"Playing football the Matt Busby Way," sing Manchester United fans. Perhaps David Moyes' greatest problem was to fail to meet that expectation.
"Just go out there and enjoy yourself," was United's patriarch's most frequent prematch advice. Moyes' team rarely played with such abandonment, and amid the litany of mistakes, he also betrayed a vital Busby principle: a belief in youth.
That United are currently under the temporary control of the self-styled "Class of '92," with Ryan Giggs bringing in Nicky Butt and Paul Scholes to work alongside him, suggests the importance of the homegrown to the club. Moyes introduced just one youth product to the team in the entirety of his season in charge, and that was Adnan Januzaj, who had been included in Sir Alex Ferguson's final 18-man squad at West Brom last May.
Beyond Januzaj, the closest Moyes came to blooding a player was the inclusion of 18-year-old striker James Wilson in the matchday squad at Newcastle on April 5. Moyes suggested that only injuries to Januzaj and Patrice Evra had prevented him from blooding Wilson in a 4-0 St James' Park cakewalk.
"If the opportunity comes we'll do so, but we have a lot of people looking for a game," was Moyes' typically damp response to an MUTV enquiry on when Wilson might actually be handed his first appearance. Jesse Lingard, a hit on last summer's preseason tour, sat on the bench for United's Jan. 11 defeat of Swansea, before being sent back out on loan.
Which left Januzaj, whose first-team selection was a "no-brainer." The recently declared future Belgium international was already far too good for reserve-team football, just as Wayne Rooney had been when Moyes picked him for Everton's first team back in August 2002.
Moyes deserves credit for his part in making sure that Januzaj signed a new contract, when other clubs were trying to tempt him, but then used Januzaj sparingly, showing the type of restraint with a gem that annoyed Rooney at Everton. Similar accusations were made against his treatment of Ross Barkley at Goodison.
"Moyes was never interested in our youth team or players," tweeted Kevin Sheedy, Everton's academy coach, last month. Sheedy, a quiet man hardly known for public outbursts, was voicing a sentiment familiar on Merseyside.
In mitigation for Moyes, he did not inherit a bed of blooming roses. As Andy Mitten has written in these pages, United's youth setup is no longer the market leader it was when churning out the likes of Giggs, Scholes and Butt.
Across town, Manchester City's Etihad Campus complex is taking its gargantuan shape. Manchester's best kids are washing up as Blues, just as they used to when Ferguson first arrived at United in 1986, precipitating the shake-up he would give United's youth systems. Chelsea, playing in their fourth FA Youth Cup final in five years, have the strongest setup around, though, like City, have a poor record of pushing promising kids into the first-team reckoning.
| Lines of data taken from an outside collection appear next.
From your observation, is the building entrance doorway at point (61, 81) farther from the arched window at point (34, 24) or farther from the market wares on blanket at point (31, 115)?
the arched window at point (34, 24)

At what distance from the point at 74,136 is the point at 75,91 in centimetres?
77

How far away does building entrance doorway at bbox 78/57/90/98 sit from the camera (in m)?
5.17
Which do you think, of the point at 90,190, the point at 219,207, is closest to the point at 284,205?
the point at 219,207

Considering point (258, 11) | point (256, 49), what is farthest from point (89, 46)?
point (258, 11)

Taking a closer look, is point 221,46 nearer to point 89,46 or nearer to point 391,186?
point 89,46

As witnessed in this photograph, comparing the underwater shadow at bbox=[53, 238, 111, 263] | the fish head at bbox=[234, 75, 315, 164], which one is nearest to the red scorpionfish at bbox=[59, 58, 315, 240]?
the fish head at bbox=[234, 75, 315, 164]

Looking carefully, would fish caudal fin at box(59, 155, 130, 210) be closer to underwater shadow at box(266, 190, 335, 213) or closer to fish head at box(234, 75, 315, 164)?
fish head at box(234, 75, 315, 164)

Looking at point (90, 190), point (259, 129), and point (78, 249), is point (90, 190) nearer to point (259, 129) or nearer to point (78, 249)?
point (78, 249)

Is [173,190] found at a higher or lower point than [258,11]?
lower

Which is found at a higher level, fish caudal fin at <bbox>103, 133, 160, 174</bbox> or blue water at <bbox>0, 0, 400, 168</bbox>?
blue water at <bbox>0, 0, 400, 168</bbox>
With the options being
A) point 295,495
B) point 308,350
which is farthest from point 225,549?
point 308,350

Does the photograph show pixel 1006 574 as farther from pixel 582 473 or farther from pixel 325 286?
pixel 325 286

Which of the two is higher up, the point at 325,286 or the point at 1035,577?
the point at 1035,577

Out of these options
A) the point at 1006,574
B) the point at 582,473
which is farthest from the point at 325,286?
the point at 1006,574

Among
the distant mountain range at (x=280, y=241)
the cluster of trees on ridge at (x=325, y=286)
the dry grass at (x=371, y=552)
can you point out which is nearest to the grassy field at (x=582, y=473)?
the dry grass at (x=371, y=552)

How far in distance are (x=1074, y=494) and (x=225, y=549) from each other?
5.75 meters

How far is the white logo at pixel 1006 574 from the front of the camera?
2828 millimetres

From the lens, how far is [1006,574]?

The tradition of youth burns brighter at United, boasting the proud record of featuring a home product in the matchday squad right back to Oct. 23, 1937, when United beat Sheffield Wednesday 1-0 at Old Trafford in the old Second Division. The formation of the Manchester United Junior Athletic Club ahead of the 1938-39 season was the bedrock to Busby's building of the club into the country's strongest force once the Second World War had concluded.
Ferguson's regenerative youth work was key to protecting his position when his first team was failing during the 1989-90 season. Sir Bobby Charlton, then as now on the club's board, was a confirmed admirer of developments that fondly reminded him of his time as a "Busby Babe" three decades before, days Charlton remembered to Busby biographer Eamon Dunphy with the simple but evocative description of "paradise."
Youth graduates are often those players the local fans identify with, see themselves in, even beyond their playing days. Moyes' alienation from Giggs did him few favours, while Scholes was never found a role to his satisfaction. Other sensibilities were offended, too. On the day that Moyes met his end, the latest breaking scandal had been Danny Welbeck's desire to leave United. A local lad, who had only ever wanted to play for United, felt both shunned and disillusioned.
"David has tremendous strength of character and recognises the importance of bringing young players through and developing them alongside world class talent," was Charlton's contribution to the statement that announced Moyes' appointment on May 9 last year. It was viewed as a pointed remark towards Jose Mourinho's short-termism. It would eventually not ring true of David Moyes, either.
The next manager would do well to follow the Busby Way.